Question: Why is it true that the restriction of the gradient $n_M$ to every algebraic curve $C \subset M$, ie $1$-dimensional algebraic submanifold, is not constant? I found a projective form of this claim in J. Harris' First Course in Algebraic Geometry at the end of page 188. There is clamed that the Gauss map
$$ \mathcal{G}_M: M \to \mathbb{P}^{n*}, \ \ p \mapsto [\frac{dF}{dx_1}(p): ... : \frac{dF}{dx_n}(p)]$$
is finite. Obviousy that's equivalent to the claim avove that no curve is contracted to a single point.

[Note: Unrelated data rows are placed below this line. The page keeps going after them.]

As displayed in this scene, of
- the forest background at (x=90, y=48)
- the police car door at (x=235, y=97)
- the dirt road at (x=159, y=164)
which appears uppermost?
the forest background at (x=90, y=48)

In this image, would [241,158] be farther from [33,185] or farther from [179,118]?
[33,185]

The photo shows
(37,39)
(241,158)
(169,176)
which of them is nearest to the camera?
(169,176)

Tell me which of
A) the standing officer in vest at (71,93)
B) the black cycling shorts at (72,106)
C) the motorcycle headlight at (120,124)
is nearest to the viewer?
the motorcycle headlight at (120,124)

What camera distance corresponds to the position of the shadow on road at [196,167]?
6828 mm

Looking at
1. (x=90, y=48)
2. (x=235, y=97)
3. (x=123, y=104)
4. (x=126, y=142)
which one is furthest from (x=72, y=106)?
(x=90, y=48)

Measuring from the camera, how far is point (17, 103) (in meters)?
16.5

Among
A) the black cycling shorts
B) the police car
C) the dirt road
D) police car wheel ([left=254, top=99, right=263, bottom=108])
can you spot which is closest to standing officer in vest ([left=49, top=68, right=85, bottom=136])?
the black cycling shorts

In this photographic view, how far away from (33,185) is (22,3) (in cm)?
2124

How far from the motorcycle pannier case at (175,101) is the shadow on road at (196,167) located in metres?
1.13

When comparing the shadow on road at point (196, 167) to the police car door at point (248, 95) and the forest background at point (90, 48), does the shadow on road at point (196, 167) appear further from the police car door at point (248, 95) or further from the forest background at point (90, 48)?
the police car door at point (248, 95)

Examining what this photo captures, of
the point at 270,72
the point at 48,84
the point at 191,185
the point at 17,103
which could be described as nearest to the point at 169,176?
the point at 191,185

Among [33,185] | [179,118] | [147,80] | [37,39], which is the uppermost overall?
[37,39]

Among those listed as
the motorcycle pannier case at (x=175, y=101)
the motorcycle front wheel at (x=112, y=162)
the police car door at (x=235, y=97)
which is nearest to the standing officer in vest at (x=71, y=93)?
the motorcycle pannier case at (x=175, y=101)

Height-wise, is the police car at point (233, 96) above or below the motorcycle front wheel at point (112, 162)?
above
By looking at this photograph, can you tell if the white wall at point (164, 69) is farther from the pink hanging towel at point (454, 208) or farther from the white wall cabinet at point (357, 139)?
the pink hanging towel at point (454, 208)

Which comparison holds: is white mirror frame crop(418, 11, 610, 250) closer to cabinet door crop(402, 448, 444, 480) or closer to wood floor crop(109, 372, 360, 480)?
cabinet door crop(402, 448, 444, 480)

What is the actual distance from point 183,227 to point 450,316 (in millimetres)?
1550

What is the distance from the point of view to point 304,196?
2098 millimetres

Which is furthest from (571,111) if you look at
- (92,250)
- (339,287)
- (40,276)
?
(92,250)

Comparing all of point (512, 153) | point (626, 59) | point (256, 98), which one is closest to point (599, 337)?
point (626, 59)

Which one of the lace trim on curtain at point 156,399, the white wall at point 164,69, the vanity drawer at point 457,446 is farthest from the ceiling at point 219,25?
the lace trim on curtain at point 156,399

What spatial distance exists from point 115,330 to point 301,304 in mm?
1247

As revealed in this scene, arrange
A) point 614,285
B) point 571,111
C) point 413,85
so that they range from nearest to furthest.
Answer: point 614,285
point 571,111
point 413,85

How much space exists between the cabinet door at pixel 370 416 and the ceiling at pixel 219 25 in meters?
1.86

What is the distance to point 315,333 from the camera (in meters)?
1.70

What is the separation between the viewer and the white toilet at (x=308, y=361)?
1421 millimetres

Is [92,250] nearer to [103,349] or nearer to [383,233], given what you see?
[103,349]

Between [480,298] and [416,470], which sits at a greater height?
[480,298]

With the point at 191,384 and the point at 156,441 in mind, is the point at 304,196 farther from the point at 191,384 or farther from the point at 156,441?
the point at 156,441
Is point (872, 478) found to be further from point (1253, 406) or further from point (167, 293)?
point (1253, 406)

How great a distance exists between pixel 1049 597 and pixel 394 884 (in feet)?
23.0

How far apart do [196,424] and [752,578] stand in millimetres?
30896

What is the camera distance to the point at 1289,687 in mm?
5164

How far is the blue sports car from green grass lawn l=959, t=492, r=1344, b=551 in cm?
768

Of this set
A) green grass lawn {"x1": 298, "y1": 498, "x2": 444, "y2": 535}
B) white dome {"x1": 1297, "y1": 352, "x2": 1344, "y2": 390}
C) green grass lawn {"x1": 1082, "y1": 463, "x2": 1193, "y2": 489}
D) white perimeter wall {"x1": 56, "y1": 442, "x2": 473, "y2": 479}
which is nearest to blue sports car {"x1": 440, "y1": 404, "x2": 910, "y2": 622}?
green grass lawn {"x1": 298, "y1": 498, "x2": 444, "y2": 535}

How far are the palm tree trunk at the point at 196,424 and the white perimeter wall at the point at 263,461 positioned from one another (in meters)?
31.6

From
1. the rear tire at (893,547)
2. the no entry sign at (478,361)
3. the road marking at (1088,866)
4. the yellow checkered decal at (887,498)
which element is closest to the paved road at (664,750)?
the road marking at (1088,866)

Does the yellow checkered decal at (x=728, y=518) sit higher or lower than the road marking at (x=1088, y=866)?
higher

What I tried so far: the claim is that to every algebraic curve $C \subset M$ the composition $ C \hookrightarrow M \xrightarrow{n_M} \mathbb{C}^n $ cannot be constant.
Let $p \in M$ and $C$ a curve embedded in $M$ through $p$. Since $C$ is a $1$-algebraic manifold We can $C$ parametrize locally via a chart map $c: (- \epsilon, \epsilon) \to C, t \mapsto c(t):= (c_1(t),..., c_n(t)), c(0)=p$, for appropriate polynomials $c_k(t) \in \mathbb{C}[t]$. Since $ C \subset M$, the composition $F \circ c: t \mapsto F(c(t))$ is zero and therefore it's derivative $(F \circ c)'(t)= F'(c(t)) \cdot c'(t)$ is zero too. Note that $F'(p)= n_M(p)$ and $c'(t)$ is a non-zero tangent vector of $M$ at $c(t)$.
We obtain the non suprising fact that the normal vector $F'(p)=n_M(p)$ of $M$ is perpendicular to tangent vector $c'(t)$ along the curve $c(t)$. Assume that $n_M(p)$ is constant along $c(t)$.
If we can show that every curve $C$ in $M$ through $p$ is not contained it the affine space $p+ T_p M \cong p +\mathbb{C}^{n-1}$, we win but I not see any plausible reason for this to be true.
This is certainly false. Consider the cylinder $x^2+y^2=1$ in $\Bbb C^3$. (Any developable ruled surface will do.)